>> start Provided material

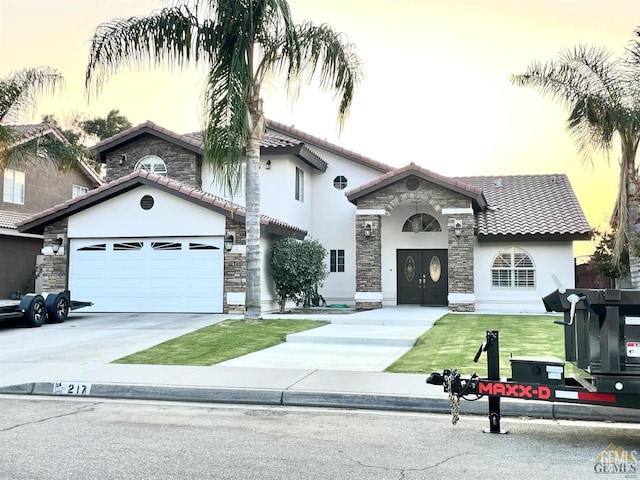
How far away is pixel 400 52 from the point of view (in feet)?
65.1

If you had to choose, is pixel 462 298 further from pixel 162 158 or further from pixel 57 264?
pixel 57 264

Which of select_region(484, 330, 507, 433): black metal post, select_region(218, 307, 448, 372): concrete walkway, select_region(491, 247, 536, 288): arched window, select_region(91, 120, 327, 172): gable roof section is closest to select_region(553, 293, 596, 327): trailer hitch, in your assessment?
select_region(484, 330, 507, 433): black metal post

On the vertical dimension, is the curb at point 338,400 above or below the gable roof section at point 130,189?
below

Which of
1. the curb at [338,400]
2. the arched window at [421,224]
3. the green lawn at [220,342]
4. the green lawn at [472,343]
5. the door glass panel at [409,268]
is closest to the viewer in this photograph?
the curb at [338,400]

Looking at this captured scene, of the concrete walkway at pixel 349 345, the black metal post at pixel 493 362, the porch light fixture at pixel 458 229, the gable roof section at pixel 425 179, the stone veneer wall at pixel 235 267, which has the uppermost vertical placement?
the gable roof section at pixel 425 179

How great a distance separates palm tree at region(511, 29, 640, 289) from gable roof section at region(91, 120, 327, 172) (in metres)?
8.71

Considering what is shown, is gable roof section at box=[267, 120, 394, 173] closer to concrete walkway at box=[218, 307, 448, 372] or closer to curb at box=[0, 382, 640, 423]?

>> end Provided material

● Exercise goal
Reproduce everything from the line containing "How great a" down to the end of the entries, both ends included.

● Answer to the task
How great a distance separates palm tree at region(511, 29, 640, 289) from gable roof section at region(91, 120, 327, 172) (in metres)?
8.71

Considering what is shown, is gable roof section at box=[267, 120, 394, 173] closer to concrete walkway at box=[218, 307, 448, 372] or closer to curb at box=[0, 382, 640, 423]?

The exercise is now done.